In 1960 there were no traffic signals hanging over the intersection controlling traffic below as there is today. The only warning drivers had that school children might be crossing the street ahead were two yellow signs, one north and south of the intersection equipped with a red light that was set to flash when students would be crossing the street.

It amazes me, and scares me a little bit, too, when I think of how Kim and I, with the lack of forethought you would expect from sixth graders, marched out into the two-lane road when students wanted across, wearing nothing more visible than a while safety belt that draped over one shoulder and went around four waist. We raised an open hand into the air motioning traffic to stop, if it hadn’t been by the flashing red light. As the students walked out into the street one of us stood on the north side of the crosswalk, the other on the south and held out our arms forming a “safety gate.”

I can’t remember, but someone must have instructed us on what we were supposed to do but I do remember we took the job seriously, as does Mrs. Groy. Diane, by the way, thinks bringing back those school crossing signs with the red flashing lights wouldn’t be a bad idea.

Fortunately, the Stonier & Clarke Safety Patrol Service had nothing like what happened last Friday morning happen to us. But not many years after that, probably because traffic was increasing in numbers, along with speed and things to distract the drivers, the student safety patrols were replaced by the first adult crossing guard, the late Alta Brinker. She “owned” the intersection from 1963 to 1980 and in the tradition that Diane Groy continues today, put the safety of the children above all else and woe be to anyone who got in her way.

Taking a close look at the current setup at Tenney and McClure, as I did this week, It seems that more could be done to warn (and wake up) motorists as they approach that intersection from all four directions that children may be in the road ahead. But the best thing we all can do is drive more responsibly…and more attentively, when driving near any school.

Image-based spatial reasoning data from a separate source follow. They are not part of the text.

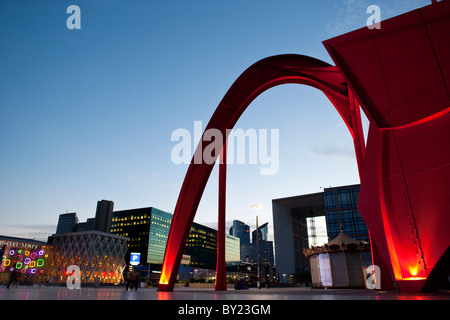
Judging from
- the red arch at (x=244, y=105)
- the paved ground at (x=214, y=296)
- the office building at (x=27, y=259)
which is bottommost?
the paved ground at (x=214, y=296)

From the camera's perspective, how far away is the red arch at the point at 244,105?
18.0 meters

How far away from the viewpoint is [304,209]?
6950 centimetres

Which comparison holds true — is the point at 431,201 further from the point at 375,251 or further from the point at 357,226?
the point at 357,226

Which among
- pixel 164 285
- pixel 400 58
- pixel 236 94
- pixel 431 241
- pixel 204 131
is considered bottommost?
pixel 164 285

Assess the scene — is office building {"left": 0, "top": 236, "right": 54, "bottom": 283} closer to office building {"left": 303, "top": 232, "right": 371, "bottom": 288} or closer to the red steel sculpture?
office building {"left": 303, "top": 232, "right": 371, "bottom": 288}

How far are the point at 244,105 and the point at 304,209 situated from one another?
180ft

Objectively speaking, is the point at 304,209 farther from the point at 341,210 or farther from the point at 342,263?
the point at 342,263

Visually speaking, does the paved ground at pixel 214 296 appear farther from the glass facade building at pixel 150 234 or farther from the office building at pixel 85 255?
the glass facade building at pixel 150 234

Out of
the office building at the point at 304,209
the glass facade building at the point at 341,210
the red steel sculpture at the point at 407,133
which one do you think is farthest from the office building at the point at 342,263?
the glass facade building at the point at 341,210

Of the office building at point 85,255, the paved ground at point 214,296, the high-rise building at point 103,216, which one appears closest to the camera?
the paved ground at point 214,296

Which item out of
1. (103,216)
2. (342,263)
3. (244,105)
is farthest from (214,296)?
(103,216)

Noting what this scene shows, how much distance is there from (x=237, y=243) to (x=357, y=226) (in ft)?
399
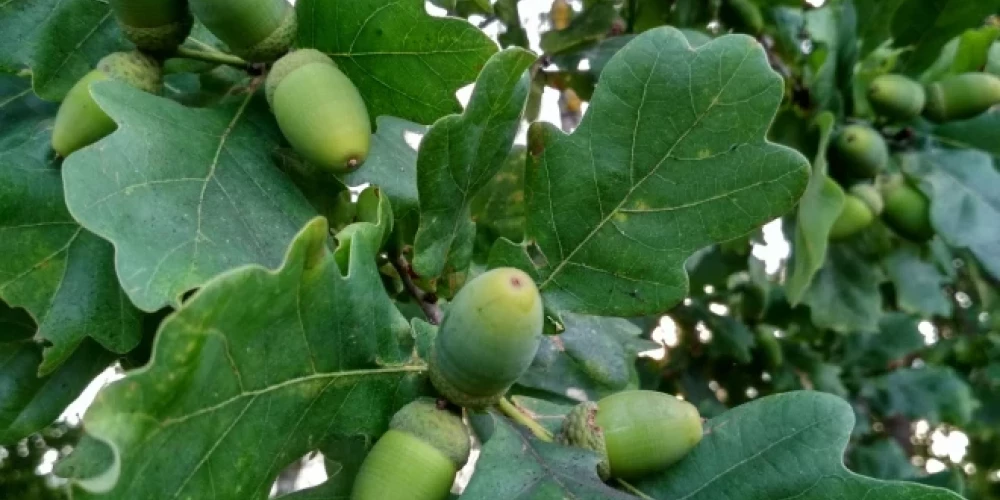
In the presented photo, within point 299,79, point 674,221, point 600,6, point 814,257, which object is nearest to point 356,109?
point 299,79

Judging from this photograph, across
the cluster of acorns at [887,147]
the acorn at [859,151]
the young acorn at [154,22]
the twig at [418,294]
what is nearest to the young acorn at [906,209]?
the cluster of acorns at [887,147]

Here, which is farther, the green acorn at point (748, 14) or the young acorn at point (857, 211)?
the green acorn at point (748, 14)

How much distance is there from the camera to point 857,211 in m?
2.40

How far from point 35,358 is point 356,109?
0.69m

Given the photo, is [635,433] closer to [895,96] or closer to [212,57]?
[212,57]

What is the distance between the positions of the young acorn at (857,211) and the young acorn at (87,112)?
5.76 ft

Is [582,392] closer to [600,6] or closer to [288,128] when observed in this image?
[288,128]

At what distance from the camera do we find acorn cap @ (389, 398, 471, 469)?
0.99 meters

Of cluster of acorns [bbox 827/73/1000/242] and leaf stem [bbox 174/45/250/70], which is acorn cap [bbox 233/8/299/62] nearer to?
leaf stem [bbox 174/45/250/70]

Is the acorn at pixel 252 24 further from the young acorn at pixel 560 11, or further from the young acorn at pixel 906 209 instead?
the young acorn at pixel 560 11

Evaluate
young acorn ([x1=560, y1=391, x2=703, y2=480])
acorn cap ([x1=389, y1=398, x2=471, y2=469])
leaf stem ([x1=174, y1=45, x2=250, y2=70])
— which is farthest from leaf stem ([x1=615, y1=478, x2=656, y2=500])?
leaf stem ([x1=174, y1=45, x2=250, y2=70])

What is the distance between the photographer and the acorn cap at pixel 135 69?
4.05 ft

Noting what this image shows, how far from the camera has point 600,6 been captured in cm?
245

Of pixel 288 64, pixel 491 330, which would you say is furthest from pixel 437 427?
pixel 288 64
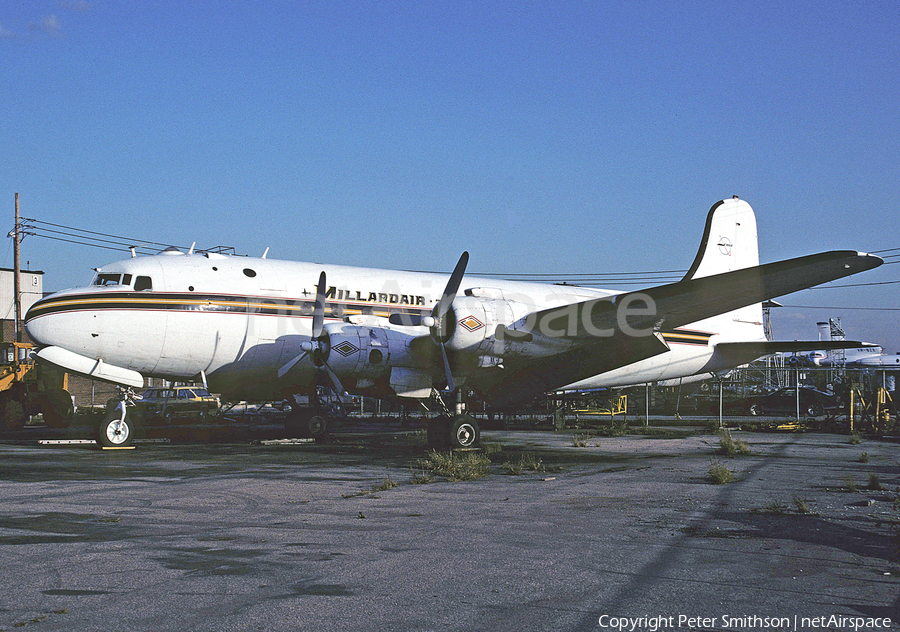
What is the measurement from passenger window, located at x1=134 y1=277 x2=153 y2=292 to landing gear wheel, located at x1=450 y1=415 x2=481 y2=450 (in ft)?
25.8

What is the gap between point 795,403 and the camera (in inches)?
1532

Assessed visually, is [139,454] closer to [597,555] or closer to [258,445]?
[258,445]

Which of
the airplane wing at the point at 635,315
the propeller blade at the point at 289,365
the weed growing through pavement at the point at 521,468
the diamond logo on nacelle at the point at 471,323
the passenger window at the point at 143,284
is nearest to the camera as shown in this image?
the weed growing through pavement at the point at 521,468

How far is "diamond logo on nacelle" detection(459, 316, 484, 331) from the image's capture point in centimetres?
1571

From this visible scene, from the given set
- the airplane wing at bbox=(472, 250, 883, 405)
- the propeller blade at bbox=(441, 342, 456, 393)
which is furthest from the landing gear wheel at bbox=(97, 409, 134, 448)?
the airplane wing at bbox=(472, 250, 883, 405)

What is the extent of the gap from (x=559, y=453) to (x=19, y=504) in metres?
10.9

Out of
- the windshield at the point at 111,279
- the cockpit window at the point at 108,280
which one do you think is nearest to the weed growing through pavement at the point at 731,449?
the windshield at the point at 111,279

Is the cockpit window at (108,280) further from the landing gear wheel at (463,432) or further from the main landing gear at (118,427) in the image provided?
the landing gear wheel at (463,432)

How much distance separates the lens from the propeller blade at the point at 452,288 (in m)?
16.2

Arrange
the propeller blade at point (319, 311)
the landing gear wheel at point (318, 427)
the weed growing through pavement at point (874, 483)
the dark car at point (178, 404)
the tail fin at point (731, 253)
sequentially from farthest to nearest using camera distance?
the dark car at point (178, 404) < the tail fin at point (731, 253) < the landing gear wheel at point (318, 427) < the propeller blade at point (319, 311) < the weed growing through pavement at point (874, 483)

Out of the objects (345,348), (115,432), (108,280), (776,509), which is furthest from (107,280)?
(776,509)

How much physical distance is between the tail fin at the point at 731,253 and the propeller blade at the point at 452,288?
979 cm

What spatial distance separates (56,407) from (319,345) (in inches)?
637

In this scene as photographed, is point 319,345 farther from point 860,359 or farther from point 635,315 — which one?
point 860,359
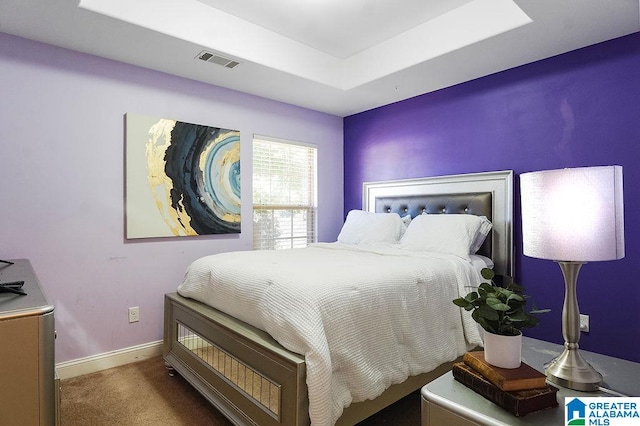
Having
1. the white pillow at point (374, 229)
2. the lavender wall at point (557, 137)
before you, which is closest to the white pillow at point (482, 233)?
the lavender wall at point (557, 137)

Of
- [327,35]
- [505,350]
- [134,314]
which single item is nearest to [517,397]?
[505,350]

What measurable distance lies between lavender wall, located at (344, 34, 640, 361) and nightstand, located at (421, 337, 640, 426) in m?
1.31

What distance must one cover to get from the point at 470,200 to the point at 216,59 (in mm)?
2356

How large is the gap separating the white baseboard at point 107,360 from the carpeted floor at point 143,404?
0.05m

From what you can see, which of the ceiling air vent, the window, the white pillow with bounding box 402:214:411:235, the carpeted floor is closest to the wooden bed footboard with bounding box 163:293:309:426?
the carpeted floor

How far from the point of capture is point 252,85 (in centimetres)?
326

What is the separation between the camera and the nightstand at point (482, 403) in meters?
0.98

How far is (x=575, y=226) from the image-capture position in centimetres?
115

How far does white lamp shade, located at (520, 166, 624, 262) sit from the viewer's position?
1.13 m

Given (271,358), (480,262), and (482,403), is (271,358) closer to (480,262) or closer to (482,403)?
(482,403)

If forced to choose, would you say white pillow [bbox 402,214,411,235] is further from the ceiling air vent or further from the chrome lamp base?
the chrome lamp base

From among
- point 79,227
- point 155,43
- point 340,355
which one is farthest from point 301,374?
point 155,43

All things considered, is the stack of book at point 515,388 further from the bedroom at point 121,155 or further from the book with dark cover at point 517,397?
the bedroom at point 121,155

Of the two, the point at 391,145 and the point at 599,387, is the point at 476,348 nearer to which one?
the point at 599,387
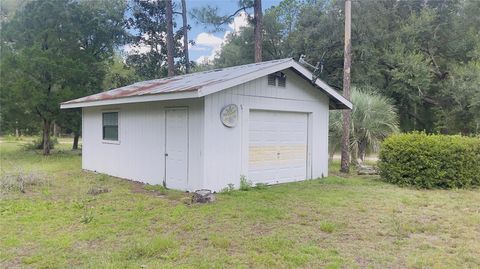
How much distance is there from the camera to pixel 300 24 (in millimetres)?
22781

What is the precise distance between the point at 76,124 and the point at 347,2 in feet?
43.6

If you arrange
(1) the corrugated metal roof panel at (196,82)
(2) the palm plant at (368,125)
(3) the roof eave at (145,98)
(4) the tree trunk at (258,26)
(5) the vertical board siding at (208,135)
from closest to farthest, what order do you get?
1. (3) the roof eave at (145,98)
2. (1) the corrugated metal roof panel at (196,82)
3. (5) the vertical board siding at (208,135)
4. (2) the palm plant at (368,125)
5. (4) the tree trunk at (258,26)

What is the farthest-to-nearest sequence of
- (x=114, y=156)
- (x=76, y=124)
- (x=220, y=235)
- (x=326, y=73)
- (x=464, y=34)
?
(x=326, y=73), (x=464, y=34), (x=76, y=124), (x=114, y=156), (x=220, y=235)

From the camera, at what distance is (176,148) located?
7.98 metres

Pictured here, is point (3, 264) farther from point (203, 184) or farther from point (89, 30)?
point (89, 30)

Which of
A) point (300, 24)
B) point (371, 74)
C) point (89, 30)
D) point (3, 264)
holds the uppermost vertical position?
point (300, 24)

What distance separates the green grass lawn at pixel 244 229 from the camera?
13.0 ft

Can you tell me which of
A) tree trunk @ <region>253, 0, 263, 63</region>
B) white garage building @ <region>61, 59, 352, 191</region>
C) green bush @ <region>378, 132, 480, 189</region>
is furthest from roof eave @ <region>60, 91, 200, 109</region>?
tree trunk @ <region>253, 0, 263, 63</region>

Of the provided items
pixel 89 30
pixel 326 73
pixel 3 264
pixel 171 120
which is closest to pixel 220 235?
pixel 3 264

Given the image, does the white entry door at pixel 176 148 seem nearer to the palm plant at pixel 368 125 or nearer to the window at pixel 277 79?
the window at pixel 277 79

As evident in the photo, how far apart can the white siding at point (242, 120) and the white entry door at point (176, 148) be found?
685mm

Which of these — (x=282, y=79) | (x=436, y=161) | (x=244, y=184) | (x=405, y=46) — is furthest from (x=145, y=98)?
(x=405, y=46)

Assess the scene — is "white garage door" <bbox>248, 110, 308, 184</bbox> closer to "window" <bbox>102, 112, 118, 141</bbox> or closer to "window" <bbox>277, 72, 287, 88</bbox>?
"window" <bbox>277, 72, 287, 88</bbox>

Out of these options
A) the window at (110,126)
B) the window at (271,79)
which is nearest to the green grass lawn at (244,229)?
the window at (271,79)
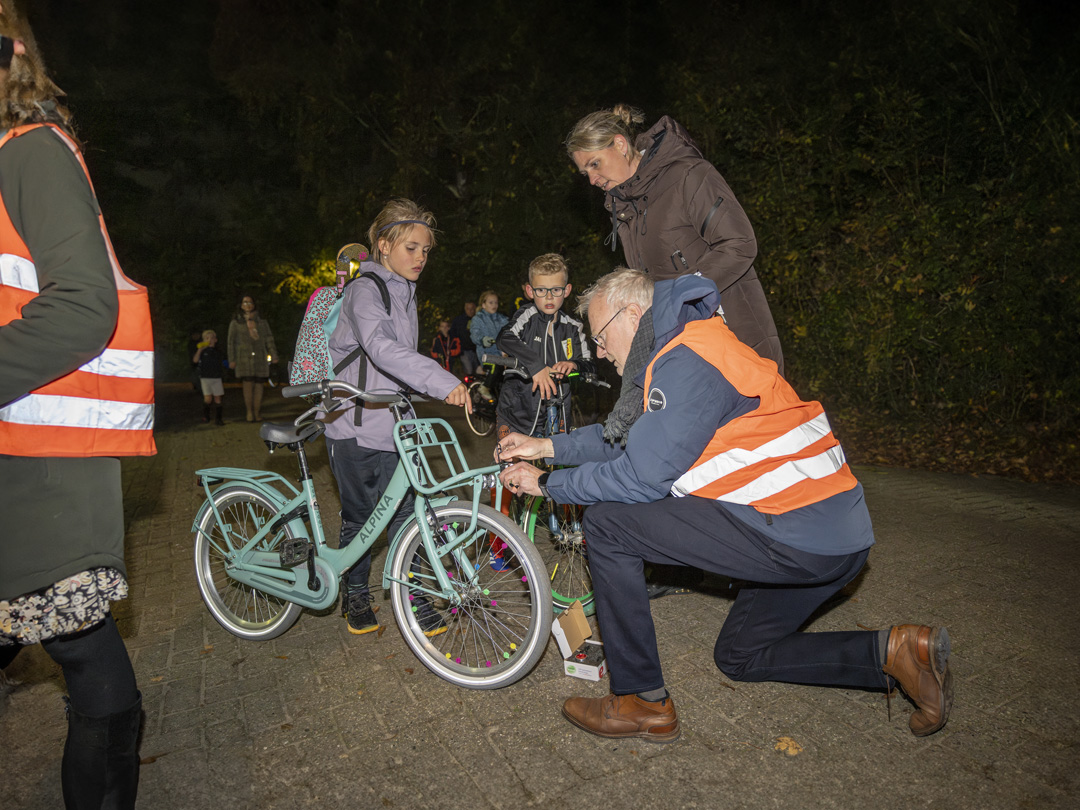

As Superintendent Dr. Andrew Brooks put it in the commendation he presented to Mrs. Groy, “Diane’s actions remind us all of the critical importance of road safety, especially near schools. Drivers must be vigilant at all times, but even more so in school zones where young lives are at stake. Slow down, be alert, use your turn signals, and be prepared to stop when children and crossing guards are present.”

From a former safety patrol boy at Tenney and McClure to the current guardian of the post, congratulations. Your dedication and devotion to the students of Wethersfield CUSD #230 are sincerely appreciated by parents, teachers, administrators and the community.

In the words of “Hill Street Blues” Sgt. Phillip Esterhaus (played by Michael Conrad) when he sent the officers out into the streets for the day, “Let’s be careful out there.”